When I was just starting out at a dotcom company back in the high-flying internet boom days, our vice president walked our team through how he looked at doing performance reviews.

Performance review season is one of the worst times in corporate America, with executives posturing that they’re actually doing something that matters, managers jumping through the stupid hoops and pretending their subjective judgments are actually objective. And, of course, the employees at the bottom scrambling to remember what they did over the past six months so they can fill in their “self-review” and convince their boss they can have a larger raise. Which they won’t do because their boss already set their score weeks ago and only pretends to take the employee’s review into account to prevent any… unpleasantness.

That said, the explanation I received of how give a good performance review was the only one I ever thought made any sense and I have used it many times for my employees in the years following.

Here’s how the scoring worked officially.

1.0 – You’re fired immediately. Basically theoretical because you would have been fired long before you were reviewed.
1.5 – Not meeting the bar for the job; basically fired.
2.0 – Doing some of the tasks of the job; put on performance improvement plan. Probably fired rather quickly.
2.5 – Doing most of the tasks; but are having trouble; put on performance improvement plan. Likely to be fired, although a few did survive this score.
3.0 – Did all the tasks of your job with no problems. You’re safe, however what this really means is your boss doesn’t want to go through the hassle of firing you.
3.5 – Performing above expectations. In reality, however, this means you’re average.
4.0 – Very high performer. These are the rock stars you can’t lose. Sometimes also means you’re friends with your boss.
4.5 – Given rarely and only for remarkable innovation. Even those receiving this score will only get it once or twice in a career. Something along the lines of creating a patented product that revolutionizes the future of the company. I only heard of maybe 2-3 of these ever being given out.
5.0 – Given when thinking on a completely different plane then everyone else. Imagine someone proposing an idea to the CEO that turns into billions of dollars. Something completely disruptive in the marketplace. Basically theoretical. I never heard of a 5.0 being given.
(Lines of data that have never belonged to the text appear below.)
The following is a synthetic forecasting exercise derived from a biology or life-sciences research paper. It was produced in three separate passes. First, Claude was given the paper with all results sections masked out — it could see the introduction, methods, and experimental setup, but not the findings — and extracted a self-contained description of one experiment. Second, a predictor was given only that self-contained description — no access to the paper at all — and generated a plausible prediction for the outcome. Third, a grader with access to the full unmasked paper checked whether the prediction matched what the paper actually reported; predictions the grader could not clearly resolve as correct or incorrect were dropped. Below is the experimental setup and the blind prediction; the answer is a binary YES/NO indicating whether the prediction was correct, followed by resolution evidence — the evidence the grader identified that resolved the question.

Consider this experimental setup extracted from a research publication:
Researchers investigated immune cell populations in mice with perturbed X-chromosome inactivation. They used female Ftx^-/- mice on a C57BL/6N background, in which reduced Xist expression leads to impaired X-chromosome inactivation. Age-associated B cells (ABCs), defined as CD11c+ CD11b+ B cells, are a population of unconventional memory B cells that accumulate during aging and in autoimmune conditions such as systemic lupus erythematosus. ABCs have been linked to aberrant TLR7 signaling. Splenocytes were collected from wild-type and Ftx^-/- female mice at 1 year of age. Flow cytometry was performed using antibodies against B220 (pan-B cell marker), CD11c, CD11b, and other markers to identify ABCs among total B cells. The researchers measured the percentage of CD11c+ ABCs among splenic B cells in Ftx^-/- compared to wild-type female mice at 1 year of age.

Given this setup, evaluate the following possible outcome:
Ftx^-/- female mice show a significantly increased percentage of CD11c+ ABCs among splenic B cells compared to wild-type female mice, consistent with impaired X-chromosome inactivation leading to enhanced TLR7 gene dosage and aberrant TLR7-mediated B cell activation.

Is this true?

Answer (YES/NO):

In reality, several of the levels weren’t used because 1.0, 1.5 and 2.0 were only used when they were trying to get rid of you and 5.0 was basically a theoretical score meant to inspire us to do better (or something).
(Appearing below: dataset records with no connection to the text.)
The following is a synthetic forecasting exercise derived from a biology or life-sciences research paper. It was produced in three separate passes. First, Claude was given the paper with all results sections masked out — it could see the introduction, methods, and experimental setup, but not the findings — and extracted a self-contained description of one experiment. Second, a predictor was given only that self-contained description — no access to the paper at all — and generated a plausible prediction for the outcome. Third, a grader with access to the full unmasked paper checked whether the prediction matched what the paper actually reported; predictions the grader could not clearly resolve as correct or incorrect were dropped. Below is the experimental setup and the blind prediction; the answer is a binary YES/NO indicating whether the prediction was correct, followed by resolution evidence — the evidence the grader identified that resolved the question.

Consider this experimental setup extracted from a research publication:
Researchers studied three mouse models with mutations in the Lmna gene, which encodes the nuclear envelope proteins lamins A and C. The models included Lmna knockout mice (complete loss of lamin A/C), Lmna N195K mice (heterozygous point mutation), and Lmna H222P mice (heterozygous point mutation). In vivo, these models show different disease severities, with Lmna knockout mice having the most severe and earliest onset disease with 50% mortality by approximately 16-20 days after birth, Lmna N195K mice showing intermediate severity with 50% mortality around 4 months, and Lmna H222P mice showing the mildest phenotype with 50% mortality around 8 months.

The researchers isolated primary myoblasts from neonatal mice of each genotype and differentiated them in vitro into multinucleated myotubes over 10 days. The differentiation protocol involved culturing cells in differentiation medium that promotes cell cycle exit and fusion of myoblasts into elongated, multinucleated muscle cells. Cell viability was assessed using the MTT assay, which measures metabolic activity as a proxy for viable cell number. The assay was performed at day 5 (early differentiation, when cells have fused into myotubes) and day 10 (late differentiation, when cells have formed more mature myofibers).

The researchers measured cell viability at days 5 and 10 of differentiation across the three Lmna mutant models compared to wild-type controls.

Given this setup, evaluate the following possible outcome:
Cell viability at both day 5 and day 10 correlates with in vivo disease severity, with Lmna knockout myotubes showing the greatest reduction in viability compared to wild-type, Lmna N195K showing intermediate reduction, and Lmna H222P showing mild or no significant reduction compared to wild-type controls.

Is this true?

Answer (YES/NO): NO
Here’s how it was explained to me by that VP long, long ago in a way that actually makes sense. I’m paraphrasing a bit; it’s been a few years. He used a metaphor of moving bricks from one pile to another pile as the requirements of your job. The review scoring then can begin to make some sense:
1.0 – You stole the bricks. You’re fired immediately.
1.5 – The bricks didn’t get moved. You’re fired.
2.0 – You only moved some of the bricks. Fired.
2.5 – You moved most of the bricks but are struggling. Probably fired.
3.0 – Moved the bricks from one pile to the other exactly as instructed.
3.5 – Moved the bricks and did a great job. Bricks are nicely stacked, you even had extra time to move some additional bricks. Nice job!
4.0 – Came up with a more efficient way to move the bricks, perhaps using a conveyor belt or other innovation. You get a huge raise!
4.5 – Figured out the bricks didn’t need moving.
5.0 – Invented a substitute for bricks, making the company gobs of money.

I like the metaphor because it rewards high-performance and makes the expectations crystal clear. I also particularly like that it gives the greatest rewards for thinking beyond the parameters of the job. Not just dreaming up new and better ways of doing things but realizing the things didn’t need doing at all.
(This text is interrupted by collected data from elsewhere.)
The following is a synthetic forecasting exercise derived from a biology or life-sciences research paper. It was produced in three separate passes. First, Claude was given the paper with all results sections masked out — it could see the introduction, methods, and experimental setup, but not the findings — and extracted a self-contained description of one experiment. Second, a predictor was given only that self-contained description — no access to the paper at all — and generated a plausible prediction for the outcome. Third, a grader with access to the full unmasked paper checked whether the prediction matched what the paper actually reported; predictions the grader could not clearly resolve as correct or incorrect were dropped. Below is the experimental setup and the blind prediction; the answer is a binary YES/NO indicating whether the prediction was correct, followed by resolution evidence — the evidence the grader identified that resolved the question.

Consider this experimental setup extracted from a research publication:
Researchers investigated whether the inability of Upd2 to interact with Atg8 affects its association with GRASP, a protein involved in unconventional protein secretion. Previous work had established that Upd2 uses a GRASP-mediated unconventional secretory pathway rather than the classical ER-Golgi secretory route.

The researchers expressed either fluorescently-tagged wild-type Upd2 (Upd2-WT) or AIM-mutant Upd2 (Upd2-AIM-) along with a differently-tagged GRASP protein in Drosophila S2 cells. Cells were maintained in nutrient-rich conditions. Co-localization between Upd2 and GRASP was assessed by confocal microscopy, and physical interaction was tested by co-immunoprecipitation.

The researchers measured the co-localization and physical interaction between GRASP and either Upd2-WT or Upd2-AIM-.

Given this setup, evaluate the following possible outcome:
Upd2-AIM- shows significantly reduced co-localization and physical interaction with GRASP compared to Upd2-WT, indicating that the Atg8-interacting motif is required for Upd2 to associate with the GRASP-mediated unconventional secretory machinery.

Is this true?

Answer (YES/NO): YES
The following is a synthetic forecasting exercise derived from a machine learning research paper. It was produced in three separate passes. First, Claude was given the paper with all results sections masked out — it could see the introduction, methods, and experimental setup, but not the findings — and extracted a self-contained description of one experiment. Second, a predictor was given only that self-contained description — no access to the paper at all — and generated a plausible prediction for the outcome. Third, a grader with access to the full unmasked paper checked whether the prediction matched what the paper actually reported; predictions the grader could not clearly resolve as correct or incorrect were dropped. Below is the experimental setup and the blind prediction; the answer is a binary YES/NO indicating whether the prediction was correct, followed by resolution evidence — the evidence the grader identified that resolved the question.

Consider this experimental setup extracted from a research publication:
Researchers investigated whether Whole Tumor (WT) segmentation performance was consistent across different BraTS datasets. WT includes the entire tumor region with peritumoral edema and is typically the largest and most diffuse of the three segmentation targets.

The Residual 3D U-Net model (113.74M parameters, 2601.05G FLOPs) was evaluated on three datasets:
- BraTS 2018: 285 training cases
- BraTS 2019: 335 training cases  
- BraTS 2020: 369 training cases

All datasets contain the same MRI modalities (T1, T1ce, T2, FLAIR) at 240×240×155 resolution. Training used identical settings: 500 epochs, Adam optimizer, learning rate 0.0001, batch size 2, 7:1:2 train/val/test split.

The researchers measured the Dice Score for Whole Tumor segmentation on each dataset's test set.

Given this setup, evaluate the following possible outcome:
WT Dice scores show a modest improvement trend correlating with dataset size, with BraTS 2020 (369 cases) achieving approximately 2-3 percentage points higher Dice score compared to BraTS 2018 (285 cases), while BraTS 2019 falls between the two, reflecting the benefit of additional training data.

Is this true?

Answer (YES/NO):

The commonly used cliche for this is “thinking outside the box”, but in reality the creative power is realizing there never was a box. “There is no spoon” if you will.

Pretirement is about realizing the bricks didn’t need moving.

The most magical number: 20

Across the internet these days, there is a nonstop stream of confusing investment advice. What stocks to buy? Will interest rates go up or down? Are we due for a market correction? What’s the right investment yield I should plan for? And on and on and on.  But really, if you’re going to get serious about early retirement or pretirement, there’s just one number to remember: the number twenty.

Good ol’ TWO ZERO will serve as your task master and trusty guide, leading you safely to the glory land of pretirement.

Now many of us, including your humble host, have known about the number 20 for some time without truly UNDERSTANDING its almighty power.

Here’s how it works. You’re going to use the number 20 to determine what something REALLY costs. That will, in turn, tell you not to buy it. Or, if it’s something you really need, it may tell you HOW to buy it. How? Simply by multiplying the cost by 20.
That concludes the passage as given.